The original report says it was working on 1.27, so there might be something else going on here, but these are the first things to check. If that still doesn't fix the issue, try to verify that the IRSA credentials getting into the driver container with a command like this: kubectl exec s3-csi-node-XXXXX -i -t -n kube-system -- env (you'll need to get the pod name from your cluster). There should be the following env variables: AWS_ROLE_ARN, AWS_WEB_IDENTITY_TOKEN_FILE, and AWS_STS_REGIONAL_ENDPOINTS. If that is all present, there may be a driver issue getting that context down to the mount process.

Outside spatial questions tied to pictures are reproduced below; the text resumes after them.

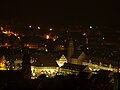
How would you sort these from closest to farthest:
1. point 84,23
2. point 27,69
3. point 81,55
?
point 27,69 < point 81,55 < point 84,23

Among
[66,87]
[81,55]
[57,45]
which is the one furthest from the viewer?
[57,45]

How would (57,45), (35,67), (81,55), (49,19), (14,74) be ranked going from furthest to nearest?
(49,19), (57,45), (81,55), (35,67), (14,74)

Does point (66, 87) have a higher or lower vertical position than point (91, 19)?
lower

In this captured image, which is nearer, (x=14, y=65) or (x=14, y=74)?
(x=14, y=74)

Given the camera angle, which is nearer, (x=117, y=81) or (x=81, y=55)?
(x=117, y=81)

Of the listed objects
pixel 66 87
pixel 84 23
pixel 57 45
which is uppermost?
pixel 84 23

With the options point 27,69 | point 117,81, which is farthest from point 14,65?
point 117,81

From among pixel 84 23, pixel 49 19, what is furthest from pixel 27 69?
pixel 49 19

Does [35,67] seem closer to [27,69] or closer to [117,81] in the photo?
[27,69]

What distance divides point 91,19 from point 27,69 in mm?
70629

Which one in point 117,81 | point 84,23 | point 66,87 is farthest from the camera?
point 84,23

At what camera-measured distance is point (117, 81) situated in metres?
10.7

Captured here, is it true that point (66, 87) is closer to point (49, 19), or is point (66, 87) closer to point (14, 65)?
point (14, 65)

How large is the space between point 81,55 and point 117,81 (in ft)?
71.8
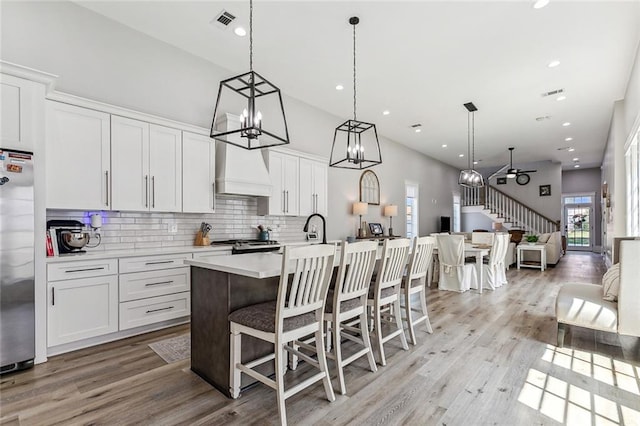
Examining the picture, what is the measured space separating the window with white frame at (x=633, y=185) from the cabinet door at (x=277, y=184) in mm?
4967

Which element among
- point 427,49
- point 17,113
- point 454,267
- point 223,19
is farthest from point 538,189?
point 17,113

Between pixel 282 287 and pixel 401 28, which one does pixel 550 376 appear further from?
pixel 401 28

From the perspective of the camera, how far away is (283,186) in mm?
5156

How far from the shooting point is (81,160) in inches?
125

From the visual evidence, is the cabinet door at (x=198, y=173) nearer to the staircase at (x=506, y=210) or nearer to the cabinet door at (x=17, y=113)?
the cabinet door at (x=17, y=113)

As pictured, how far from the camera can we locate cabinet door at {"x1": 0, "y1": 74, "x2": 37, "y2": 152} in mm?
2570

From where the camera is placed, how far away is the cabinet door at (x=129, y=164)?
3.39 metres

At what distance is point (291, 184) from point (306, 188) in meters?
0.36

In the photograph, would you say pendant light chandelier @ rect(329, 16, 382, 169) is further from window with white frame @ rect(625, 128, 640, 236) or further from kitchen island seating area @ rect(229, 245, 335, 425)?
window with white frame @ rect(625, 128, 640, 236)

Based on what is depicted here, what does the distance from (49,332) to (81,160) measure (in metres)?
1.60

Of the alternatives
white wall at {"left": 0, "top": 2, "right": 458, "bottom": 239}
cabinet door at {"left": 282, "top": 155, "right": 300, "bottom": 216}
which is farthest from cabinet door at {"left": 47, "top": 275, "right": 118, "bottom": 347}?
cabinet door at {"left": 282, "top": 155, "right": 300, "bottom": 216}

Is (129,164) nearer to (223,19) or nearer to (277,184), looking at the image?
(223,19)

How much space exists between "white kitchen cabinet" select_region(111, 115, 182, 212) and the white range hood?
0.55 metres

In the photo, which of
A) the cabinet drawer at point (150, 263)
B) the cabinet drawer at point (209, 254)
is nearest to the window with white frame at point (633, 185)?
the cabinet drawer at point (209, 254)
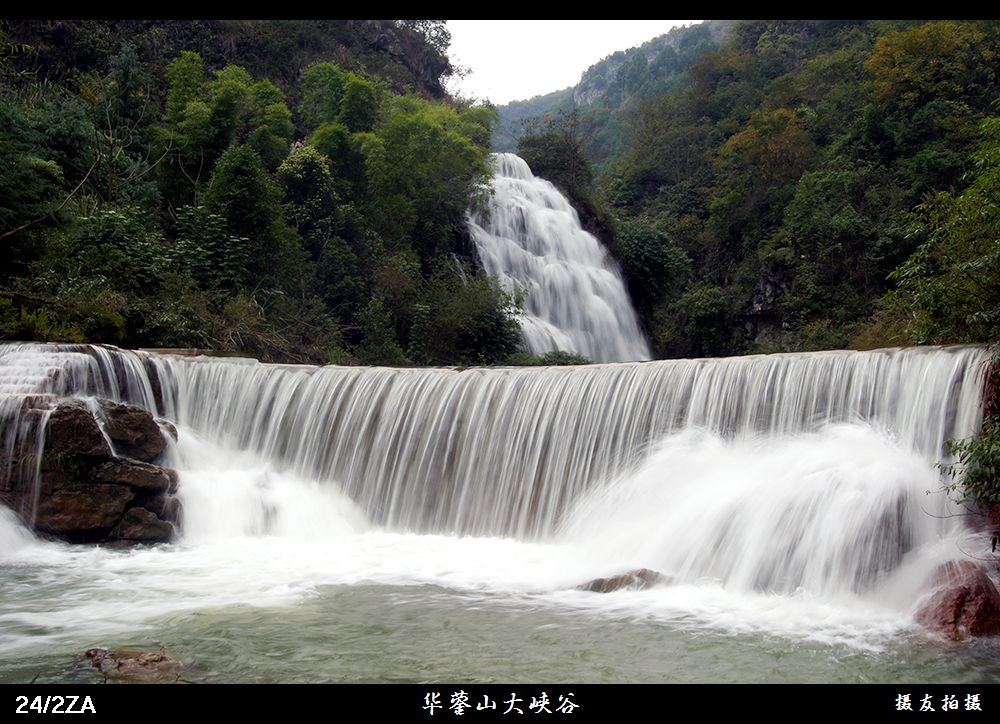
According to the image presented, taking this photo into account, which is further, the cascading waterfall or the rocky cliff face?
the rocky cliff face

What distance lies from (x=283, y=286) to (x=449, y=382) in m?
11.2

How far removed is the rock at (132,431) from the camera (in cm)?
1214

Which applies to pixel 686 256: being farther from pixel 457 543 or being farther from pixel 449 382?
pixel 457 543

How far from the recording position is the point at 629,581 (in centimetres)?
909

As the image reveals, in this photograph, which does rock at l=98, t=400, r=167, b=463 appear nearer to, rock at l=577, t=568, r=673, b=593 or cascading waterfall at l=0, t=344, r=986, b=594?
cascading waterfall at l=0, t=344, r=986, b=594

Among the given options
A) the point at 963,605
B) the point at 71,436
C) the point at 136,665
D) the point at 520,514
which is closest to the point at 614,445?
the point at 520,514

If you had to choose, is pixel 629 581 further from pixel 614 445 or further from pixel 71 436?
pixel 71 436

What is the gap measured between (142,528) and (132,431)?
1.47 meters

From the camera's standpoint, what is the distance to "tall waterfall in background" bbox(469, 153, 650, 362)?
28.0 metres

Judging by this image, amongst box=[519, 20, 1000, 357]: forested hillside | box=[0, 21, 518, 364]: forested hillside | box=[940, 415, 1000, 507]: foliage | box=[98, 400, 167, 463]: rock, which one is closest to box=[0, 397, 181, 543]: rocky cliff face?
box=[98, 400, 167, 463]: rock

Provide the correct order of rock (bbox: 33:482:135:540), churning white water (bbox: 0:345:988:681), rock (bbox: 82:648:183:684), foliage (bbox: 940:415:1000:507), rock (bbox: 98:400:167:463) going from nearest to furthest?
rock (bbox: 82:648:183:684)
churning white water (bbox: 0:345:988:681)
foliage (bbox: 940:415:1000:507)
rock (bbox: 33:482:135:540)
rock (bbox: 98:400:167:463)

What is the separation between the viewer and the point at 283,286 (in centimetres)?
2412

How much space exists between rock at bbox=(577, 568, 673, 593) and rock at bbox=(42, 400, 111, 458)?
21.8ft
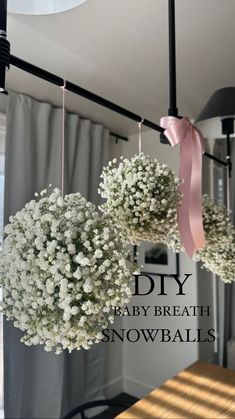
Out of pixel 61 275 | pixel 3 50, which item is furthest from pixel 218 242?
pixel 3 50

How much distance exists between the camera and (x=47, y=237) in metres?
0.74

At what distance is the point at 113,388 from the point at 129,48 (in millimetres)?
2751

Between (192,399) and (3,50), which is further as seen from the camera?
(192,399)

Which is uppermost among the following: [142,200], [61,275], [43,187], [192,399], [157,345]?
[43,187]

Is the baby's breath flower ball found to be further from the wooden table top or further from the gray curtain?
the gray curtain

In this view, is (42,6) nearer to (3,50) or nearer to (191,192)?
(3,50)

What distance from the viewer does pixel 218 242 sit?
1.50 m

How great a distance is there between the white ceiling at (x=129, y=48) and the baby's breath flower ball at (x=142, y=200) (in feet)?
2.19

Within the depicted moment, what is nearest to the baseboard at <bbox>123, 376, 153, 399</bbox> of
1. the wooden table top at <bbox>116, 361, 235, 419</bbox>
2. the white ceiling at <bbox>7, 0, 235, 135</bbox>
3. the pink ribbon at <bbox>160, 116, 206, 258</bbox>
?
the wooden table top at <bbox>116, 361, 235, 419</bbox>

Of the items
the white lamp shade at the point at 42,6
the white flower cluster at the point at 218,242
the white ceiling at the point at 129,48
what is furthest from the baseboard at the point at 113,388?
the white lamp shade at the point at 42,6

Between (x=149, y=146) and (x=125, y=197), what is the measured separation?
6.51ft

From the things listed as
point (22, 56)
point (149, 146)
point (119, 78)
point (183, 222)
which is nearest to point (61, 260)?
point (183, 222)

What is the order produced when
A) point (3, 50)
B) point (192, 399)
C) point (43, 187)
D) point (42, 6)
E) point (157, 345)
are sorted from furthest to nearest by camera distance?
1. point (157, 345)
2. point (43, 187)
3. point (192, 399)
4. point (42, 6)
5. point (3, 50)

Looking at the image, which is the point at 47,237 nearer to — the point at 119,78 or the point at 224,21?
the point at 224,21
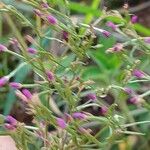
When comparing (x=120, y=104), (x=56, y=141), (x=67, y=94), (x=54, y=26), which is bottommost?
(x=120, y=104)

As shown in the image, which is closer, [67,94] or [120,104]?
[67,94]

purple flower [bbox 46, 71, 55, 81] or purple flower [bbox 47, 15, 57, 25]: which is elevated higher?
purple flower [bbox 47, 15, 57, 25]

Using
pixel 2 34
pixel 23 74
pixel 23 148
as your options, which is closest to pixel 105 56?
pixel 23 74

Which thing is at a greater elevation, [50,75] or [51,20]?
[51,20]

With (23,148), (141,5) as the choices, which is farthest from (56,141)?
(141,5)

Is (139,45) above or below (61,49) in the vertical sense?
above

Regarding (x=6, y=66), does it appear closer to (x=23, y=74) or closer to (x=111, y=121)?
(x=23, y=74)

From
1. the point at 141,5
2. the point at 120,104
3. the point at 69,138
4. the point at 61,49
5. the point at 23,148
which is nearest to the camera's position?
the point at 23,148

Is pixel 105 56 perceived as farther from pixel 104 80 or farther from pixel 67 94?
pixel 67 94

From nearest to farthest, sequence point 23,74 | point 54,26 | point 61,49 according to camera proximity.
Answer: point 54,26 < point 23,74 < point 61,49

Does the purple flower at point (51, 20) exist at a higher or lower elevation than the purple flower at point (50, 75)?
higher
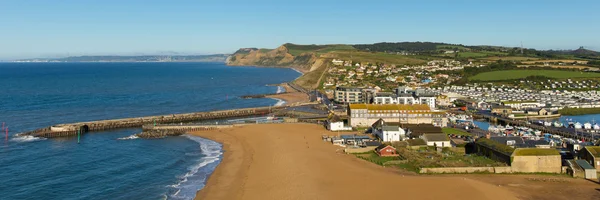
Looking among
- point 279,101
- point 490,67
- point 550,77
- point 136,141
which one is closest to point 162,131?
point 136,141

@jjkr Thank you for the answer! But I have checked all that things previousely and unfortunately they looks good..

  1. OIDC enabled
  2. Service account annotated properly
  3. Trust relationships looks good too
    {
    "Version": "2012-10-17",
    "Statement": [
        {
            "Effect": "Allow",
            "Principal": {
                "Federated": "arn:aws:iam::ACCOUNT_ID:oidc-provider/oidc.eks.AWS_REGION.amazonaws.com/id/EXAMPLED539D4633E53DE1B716D3041E
            },
            "Action": "sts:AssumeRoleWithWebIdentity",
            "Condition": {
                "StringEquals": {
                    "oidc.eks.eu-central-1.amazonaws.com/id/EXAMPLED539D4633E53DE1B716D3041E:sub": "system:serviceaccount:kube-system:s3-csi-driver-sa"
                }
            }
        }
    ]
    }

Environment variables also presents.. Screenshot 2024-04-03 at 10 54 05

myevit commented 2 months ago

Same issue

subaroon commented 2 months ago

same issue. I tried the following driver versions in Kubernetes 1.29 but it didn't work.

PaveLGIL commented 2 months ago

So, guys, I want to say sorry.. My issue solved. I had not correct OIDC provider url.. I will close this bug. On version 1.28 it works as expected.